Toxicity screening specialist CeeTox and stem cell technologies firm Cellular Dynamics International have teamed up to devise and offer an in vitro predictive cardiac safety screening services using human induced pluripotent stem cell (iPSC)-derived cardiomyocytes. The Cardiac Arrhythmia Assessment Screen™ (CAAS) combines Cellular Dynamics’ iCell Cardiomyocytes with CeeTox capabilities in in vitro toxicity screening, to generate a screening service the firms claim can provide a profile of drug-induced cardiac toxicity at an early stage in the drug development process.
CRO CeeTox is focused on the provision of services for in vitro drug candidate, chemical toxicity, and ADME screening. “CAAS is an affordable addition to cardiac safety screening panels done during lead optimization, prior to candidate selection,” comments James McKim, CeeTox founder and CSO. “More sensitive, predictable in vitro screens such as this that have direct implications for hazard identification and risk assessment can save drug developers valuable time and money.”
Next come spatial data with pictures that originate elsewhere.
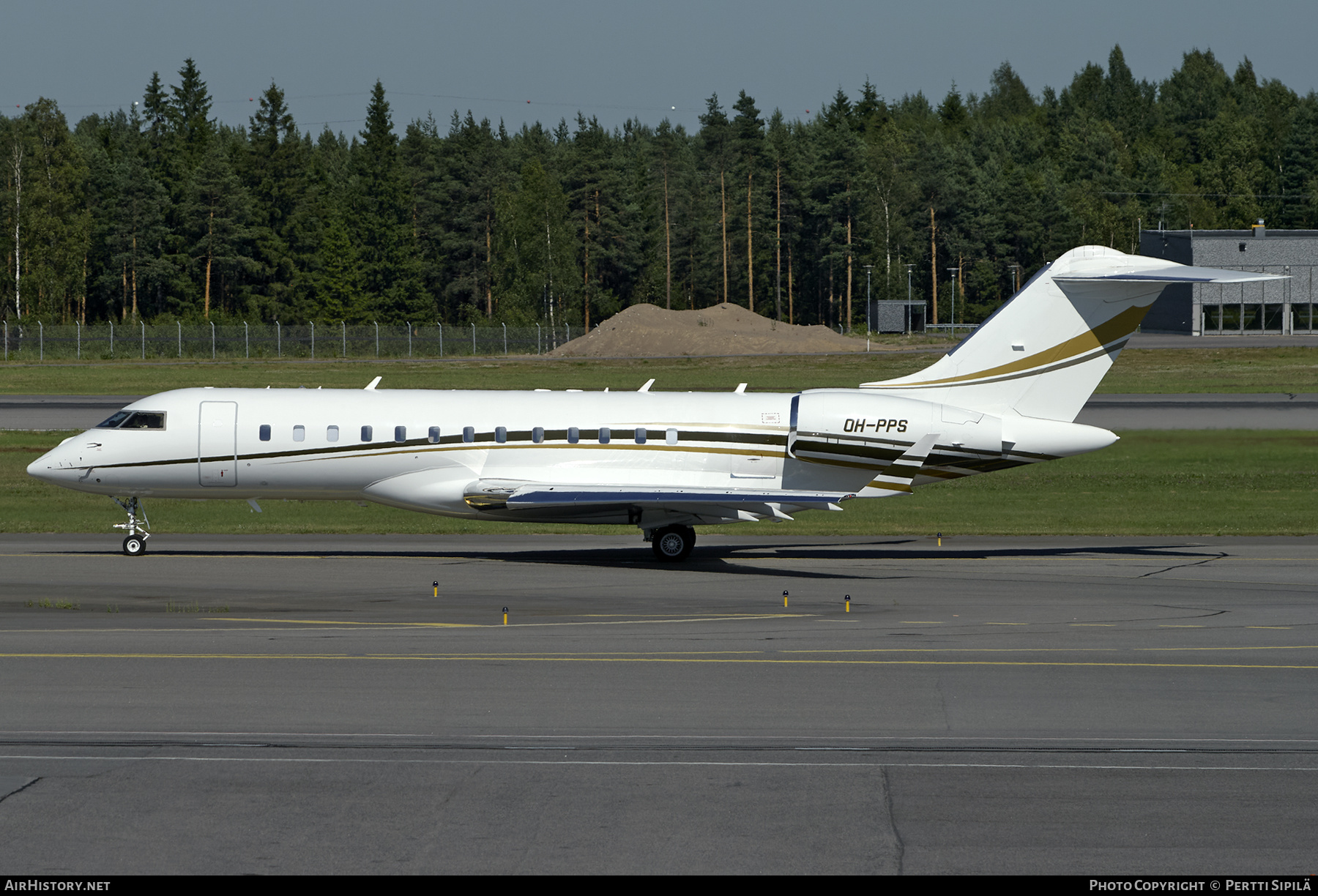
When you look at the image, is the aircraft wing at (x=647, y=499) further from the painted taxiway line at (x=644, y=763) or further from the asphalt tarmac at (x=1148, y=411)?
the asphalt tarmac at (x=1148, y=411)

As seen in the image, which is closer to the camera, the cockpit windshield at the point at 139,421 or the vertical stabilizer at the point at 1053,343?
the cockpit windshield at the point at 139,421

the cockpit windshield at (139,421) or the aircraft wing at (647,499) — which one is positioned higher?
the cockpit windshield at (139,421)

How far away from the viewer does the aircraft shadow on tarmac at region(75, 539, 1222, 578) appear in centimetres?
2625

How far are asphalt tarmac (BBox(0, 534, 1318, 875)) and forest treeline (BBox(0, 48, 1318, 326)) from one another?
96.6 m

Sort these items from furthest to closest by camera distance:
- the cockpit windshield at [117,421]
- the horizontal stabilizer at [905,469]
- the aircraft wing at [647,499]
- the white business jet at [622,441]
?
the cockpit windshield at [117,421]
the white business jet at [622,441]
the horizontal stabilizer at [905,469]
the aircraft wing at [647,499]

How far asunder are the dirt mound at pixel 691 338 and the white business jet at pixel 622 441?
70.7 metres

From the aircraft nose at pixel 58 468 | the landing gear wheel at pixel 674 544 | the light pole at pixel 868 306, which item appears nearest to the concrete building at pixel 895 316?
the light pole at pixel 868 306

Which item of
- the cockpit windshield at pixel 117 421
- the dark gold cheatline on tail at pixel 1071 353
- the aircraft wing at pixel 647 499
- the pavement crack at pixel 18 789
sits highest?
the dark gold cheatline on tail at pixel 1071 353

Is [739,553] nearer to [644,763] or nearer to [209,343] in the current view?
[644,763]

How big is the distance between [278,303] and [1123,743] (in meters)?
112

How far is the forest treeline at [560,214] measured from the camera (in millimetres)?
115500

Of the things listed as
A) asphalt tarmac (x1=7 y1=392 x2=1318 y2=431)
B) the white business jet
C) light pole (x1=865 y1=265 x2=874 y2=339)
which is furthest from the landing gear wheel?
light pole (x1=865 y1=265 x2=874 y2=339)

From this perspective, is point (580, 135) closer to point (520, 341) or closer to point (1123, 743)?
point (520, 341)

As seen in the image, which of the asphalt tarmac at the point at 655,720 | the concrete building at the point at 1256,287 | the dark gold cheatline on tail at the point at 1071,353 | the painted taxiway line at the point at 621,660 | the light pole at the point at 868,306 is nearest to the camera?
the asphalt tarmac at the point at 655,720
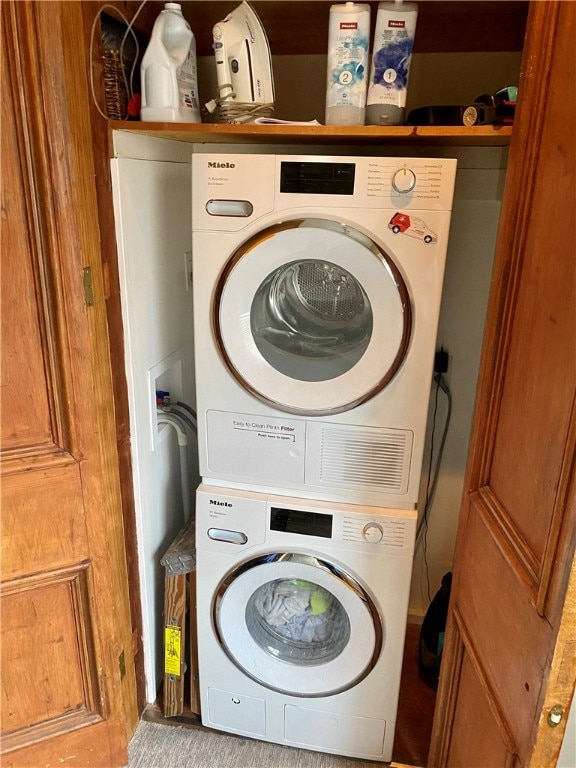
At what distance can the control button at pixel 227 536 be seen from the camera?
1.52m

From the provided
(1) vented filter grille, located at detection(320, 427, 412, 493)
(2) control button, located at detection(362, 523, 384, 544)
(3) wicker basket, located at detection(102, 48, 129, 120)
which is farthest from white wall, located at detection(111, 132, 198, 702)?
(2) control button, located at detection(362, 523, 384, 544)

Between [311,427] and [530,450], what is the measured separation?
0.58 meters

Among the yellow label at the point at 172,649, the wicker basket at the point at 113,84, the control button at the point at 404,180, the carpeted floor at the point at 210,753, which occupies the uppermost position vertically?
the wicker basket at the point at 113,84

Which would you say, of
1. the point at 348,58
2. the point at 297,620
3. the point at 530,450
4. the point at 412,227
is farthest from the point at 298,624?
the point at 348,58

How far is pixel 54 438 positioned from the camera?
4.27 ft

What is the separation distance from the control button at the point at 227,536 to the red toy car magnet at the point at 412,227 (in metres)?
0.86

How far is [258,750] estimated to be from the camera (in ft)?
5.53

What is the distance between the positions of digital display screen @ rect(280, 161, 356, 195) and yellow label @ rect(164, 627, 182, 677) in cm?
126

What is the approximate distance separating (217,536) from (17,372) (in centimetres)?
66

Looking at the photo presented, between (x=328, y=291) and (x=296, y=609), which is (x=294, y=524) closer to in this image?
(x=296, y=609)

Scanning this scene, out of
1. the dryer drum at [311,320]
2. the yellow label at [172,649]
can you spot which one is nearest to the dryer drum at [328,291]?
the dryer drum at [311,320]

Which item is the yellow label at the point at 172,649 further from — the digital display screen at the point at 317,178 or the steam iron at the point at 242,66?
the steam iron at the point at 242,66

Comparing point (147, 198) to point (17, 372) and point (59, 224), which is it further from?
point (17, 372)

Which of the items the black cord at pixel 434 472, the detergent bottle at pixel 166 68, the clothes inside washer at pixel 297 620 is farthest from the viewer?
the black cord at pixel 434 472
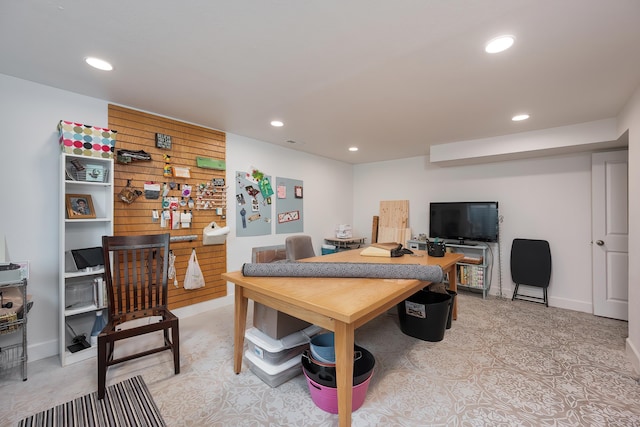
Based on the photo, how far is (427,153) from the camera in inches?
191

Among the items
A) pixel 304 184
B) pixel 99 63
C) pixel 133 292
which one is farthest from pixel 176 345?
pixel 304 184

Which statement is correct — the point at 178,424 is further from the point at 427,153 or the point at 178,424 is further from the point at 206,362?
the point at 427,153

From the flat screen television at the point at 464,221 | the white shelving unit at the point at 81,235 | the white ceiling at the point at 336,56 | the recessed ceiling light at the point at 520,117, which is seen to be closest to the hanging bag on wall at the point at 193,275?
the white shelving unit at the point at 81,235

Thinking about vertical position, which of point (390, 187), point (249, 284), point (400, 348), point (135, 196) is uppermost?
point (390, 187)

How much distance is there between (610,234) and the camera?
334 centimetres

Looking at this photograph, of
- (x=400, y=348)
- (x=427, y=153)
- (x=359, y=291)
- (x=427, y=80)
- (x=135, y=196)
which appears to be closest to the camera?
(x=359, y=291)

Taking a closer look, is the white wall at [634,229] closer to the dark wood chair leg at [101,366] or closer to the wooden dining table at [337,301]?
the wooden dining table at [337,301]

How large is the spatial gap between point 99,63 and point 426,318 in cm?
355

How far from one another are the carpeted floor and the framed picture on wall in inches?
50.2

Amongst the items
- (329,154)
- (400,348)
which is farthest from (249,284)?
(329,154)

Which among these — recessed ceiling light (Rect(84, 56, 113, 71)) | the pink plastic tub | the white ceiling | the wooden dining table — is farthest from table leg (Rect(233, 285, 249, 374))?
recessed ceiling light (Rect(84, 56, 113, 71))

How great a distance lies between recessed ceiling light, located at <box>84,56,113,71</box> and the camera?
6.41ft

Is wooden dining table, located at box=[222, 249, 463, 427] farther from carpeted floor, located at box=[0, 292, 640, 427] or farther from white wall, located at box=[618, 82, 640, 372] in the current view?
white wall, located at box=[618, 82, 640, 372]

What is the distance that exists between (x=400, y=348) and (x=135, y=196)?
313 centimetres
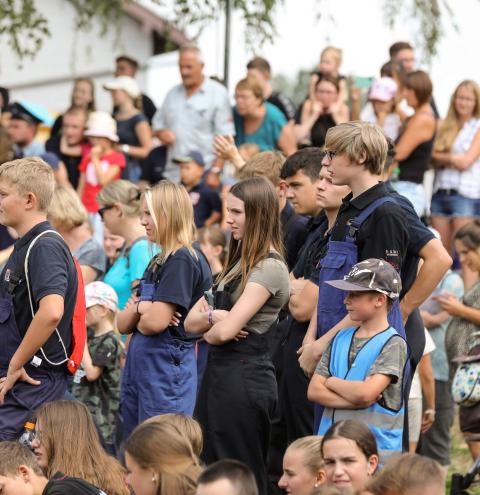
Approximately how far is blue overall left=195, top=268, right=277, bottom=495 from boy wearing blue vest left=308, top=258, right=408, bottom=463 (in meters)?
0.71

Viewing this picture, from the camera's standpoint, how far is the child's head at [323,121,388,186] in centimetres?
541

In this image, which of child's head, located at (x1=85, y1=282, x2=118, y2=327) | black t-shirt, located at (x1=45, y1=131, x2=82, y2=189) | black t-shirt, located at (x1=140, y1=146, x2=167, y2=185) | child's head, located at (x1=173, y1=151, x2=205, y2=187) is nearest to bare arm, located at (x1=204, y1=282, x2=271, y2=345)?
child's head, located at (x1=85, y1=282, x2=118, y2=327)

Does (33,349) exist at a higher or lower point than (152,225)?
lower

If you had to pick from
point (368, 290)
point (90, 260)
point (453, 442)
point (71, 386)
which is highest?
point (368, 290)

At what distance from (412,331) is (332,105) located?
17.6 ft

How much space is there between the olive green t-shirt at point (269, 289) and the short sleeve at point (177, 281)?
32 centimetres

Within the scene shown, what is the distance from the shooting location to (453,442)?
31.6ft

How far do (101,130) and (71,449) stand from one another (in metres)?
6.07

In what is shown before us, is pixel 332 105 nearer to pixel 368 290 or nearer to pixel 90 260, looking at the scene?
pixel 90 260

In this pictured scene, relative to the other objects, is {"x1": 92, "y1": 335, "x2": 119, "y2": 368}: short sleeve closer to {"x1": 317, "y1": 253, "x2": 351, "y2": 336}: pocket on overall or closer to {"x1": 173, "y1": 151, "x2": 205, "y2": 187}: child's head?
{"x1": 317, "y1": 253, "x2": 351, "y2": 336}: pocket on overall

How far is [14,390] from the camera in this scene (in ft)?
19.0

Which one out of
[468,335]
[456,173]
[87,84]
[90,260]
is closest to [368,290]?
[468,335]

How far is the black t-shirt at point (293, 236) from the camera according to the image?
6898 mm

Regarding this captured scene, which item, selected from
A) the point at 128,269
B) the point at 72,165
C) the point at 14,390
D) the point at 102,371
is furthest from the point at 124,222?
the point at 72,165
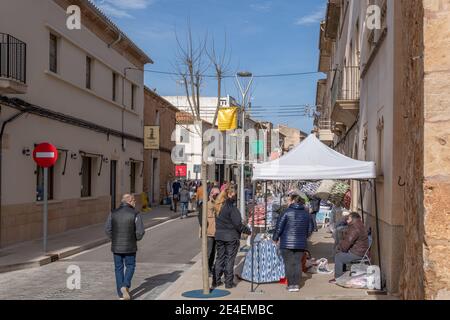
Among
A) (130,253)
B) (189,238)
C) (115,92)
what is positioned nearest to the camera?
(130,253)

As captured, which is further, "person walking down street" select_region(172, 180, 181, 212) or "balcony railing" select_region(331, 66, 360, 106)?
"person walking down street" select_region(172, 180, 181, 212)

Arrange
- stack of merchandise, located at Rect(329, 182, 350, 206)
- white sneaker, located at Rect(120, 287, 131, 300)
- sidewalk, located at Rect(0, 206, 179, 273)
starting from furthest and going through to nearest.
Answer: stack of merchandise, located at Rect(329, 182, 350, 206) → sidewalk, located at Rect(0, 206, 179, 273) → white sneaker, located at Rect(120, 287, 131, 300)

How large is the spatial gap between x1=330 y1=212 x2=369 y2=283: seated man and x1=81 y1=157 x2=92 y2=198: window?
12.9 m

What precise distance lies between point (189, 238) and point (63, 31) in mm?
7793

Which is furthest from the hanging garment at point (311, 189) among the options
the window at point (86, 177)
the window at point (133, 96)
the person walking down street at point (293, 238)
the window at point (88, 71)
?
the window at point (133, 96)

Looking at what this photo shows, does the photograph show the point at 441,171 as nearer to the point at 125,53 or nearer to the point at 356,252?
the point at 356,252

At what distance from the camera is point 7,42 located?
13.9 m

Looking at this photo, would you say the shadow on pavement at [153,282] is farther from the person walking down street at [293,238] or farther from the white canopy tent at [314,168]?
the white canopy tent at [314,168]

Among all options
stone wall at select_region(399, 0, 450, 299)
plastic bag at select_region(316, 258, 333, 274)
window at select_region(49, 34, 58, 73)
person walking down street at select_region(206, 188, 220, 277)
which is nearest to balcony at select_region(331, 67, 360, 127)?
plastic bag at select_region(316, 258, 333, 274)

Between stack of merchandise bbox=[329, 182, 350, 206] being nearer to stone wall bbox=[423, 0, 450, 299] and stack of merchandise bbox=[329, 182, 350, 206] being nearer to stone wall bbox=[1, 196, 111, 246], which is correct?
stone wall bbox=[1, 196, 111, 246]

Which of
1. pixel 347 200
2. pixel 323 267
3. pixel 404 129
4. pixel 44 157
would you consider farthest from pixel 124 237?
pixel 347 200

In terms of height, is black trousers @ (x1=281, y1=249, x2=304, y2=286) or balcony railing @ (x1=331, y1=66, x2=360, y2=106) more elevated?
balcony railing @ (x1=331, y1=66, x2=360, y2=106)

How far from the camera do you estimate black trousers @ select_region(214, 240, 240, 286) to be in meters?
9.83
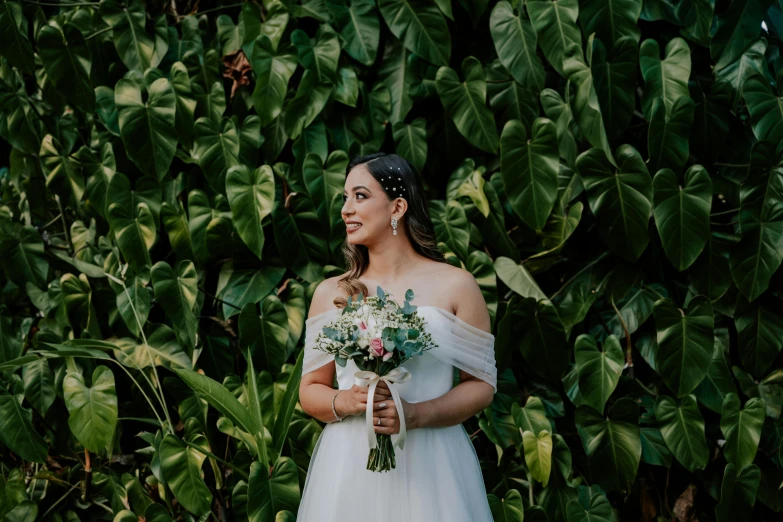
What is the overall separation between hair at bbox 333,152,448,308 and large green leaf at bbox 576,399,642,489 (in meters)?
0.96

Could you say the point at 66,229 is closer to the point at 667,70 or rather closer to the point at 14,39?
the point at 14,39

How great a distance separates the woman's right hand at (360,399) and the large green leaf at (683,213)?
126 centimetres

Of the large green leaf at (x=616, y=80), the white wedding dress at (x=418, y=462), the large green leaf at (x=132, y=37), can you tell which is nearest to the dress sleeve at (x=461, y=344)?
the white wedding dress at (x=418, y=462)

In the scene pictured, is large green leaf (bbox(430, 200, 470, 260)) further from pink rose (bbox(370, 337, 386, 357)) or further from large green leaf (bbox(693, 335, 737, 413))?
pink rose (bbox(370, 337, 386, 357))

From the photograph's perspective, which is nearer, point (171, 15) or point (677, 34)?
point (677, 34)

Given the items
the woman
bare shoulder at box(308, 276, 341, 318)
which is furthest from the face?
bare shoulder at box(308, 276, 341, 318)

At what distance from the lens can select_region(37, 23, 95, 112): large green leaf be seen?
295 cm

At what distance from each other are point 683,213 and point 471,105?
2.35ft

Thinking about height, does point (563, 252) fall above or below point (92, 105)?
below

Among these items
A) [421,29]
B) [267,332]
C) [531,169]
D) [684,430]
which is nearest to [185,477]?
[267,332]

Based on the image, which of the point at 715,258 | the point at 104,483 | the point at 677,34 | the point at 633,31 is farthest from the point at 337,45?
the point at 104,483

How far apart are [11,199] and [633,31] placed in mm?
2258

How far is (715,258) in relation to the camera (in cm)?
267

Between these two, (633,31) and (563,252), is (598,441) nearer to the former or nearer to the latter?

Cellular Dynamics’ iCell Cardiomyocytes are highly purified human cardiomyocytes derived from iPSC cells through the firm’s differentiation and purification protocols. The cells are a mixture of spontaneously electrically active atrial, nodal, and ventricular-like myocytes that possess typical electrophysiological characteristics and exhibit expected electrophysiological and biochemical responses upon exposure to exogenous agents. The firm claims the cells are a reliable source of human cardiomyocytes suitable for use in targeted drug discovery and toxicity testing.
The firm’s iCell portfolio of iPSC-derived cells includes iCell endothelial applications in drug discovery, neurotoxicity testing, and disease research. The firm is separately developing iCell hepatocytes.